Data to examine:
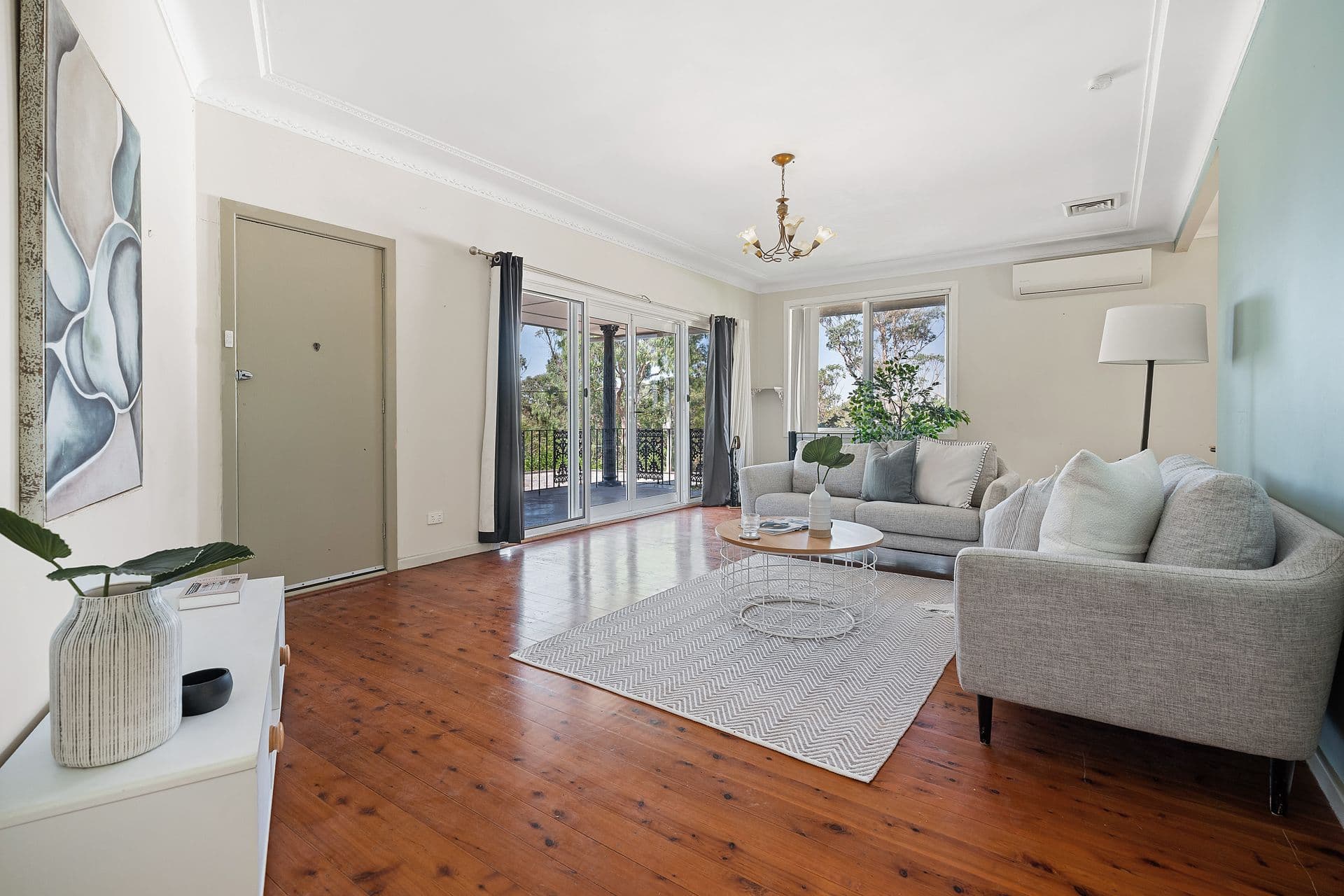 47 Lees Street, Charlestown, NSW, 2290, Charlestown - Thumbnail 2
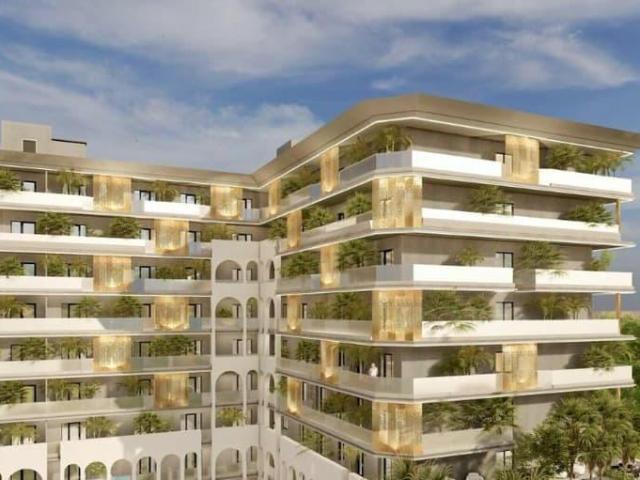 Квартира продажа в Нижнее Джемете, Анапа
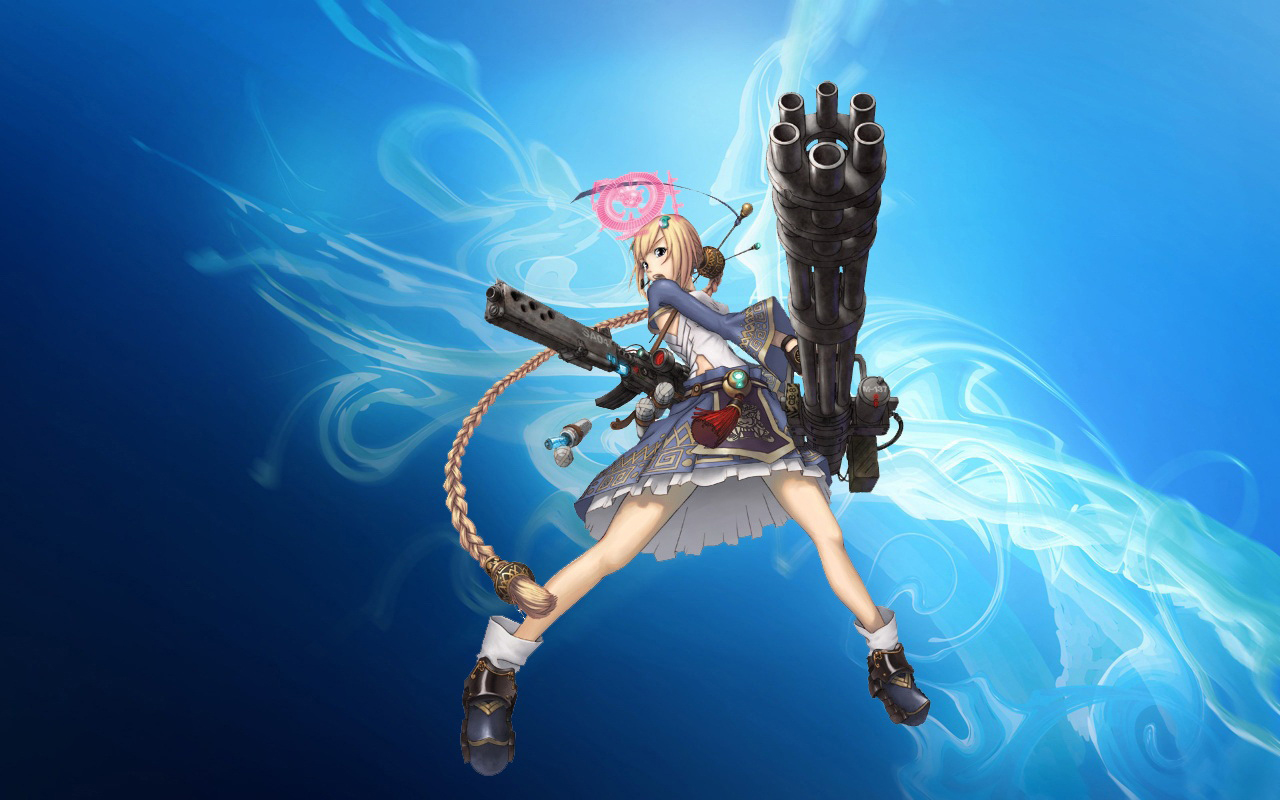 dnf时装图鉴:重拾竞速快感!刃影竞速姿势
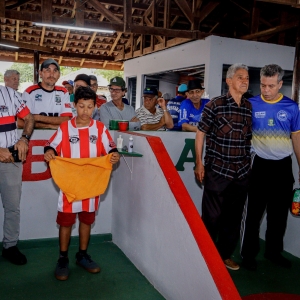 39-_mg_6338.jpg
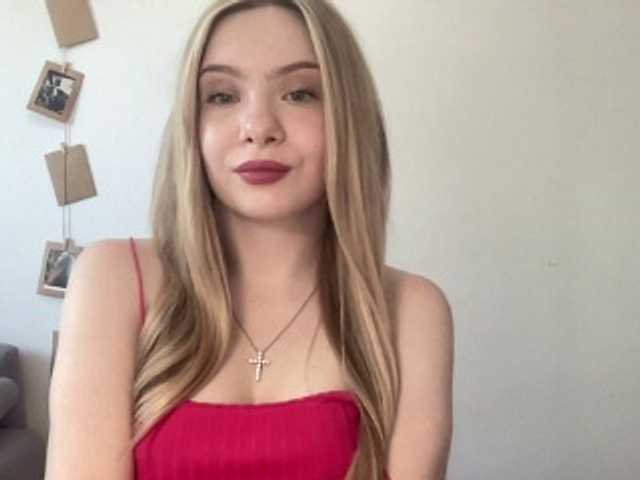 Polishangel222 live cam on BongaCams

Exercise details: Transcribe exactly the lines from the one with "39-_mg_6338.jpg" to the last line of the records, both included, so that no picture appears in the copy.

Answer:
 39-_mg_6338.jpg
 Polishangel222 live cam on BongaCams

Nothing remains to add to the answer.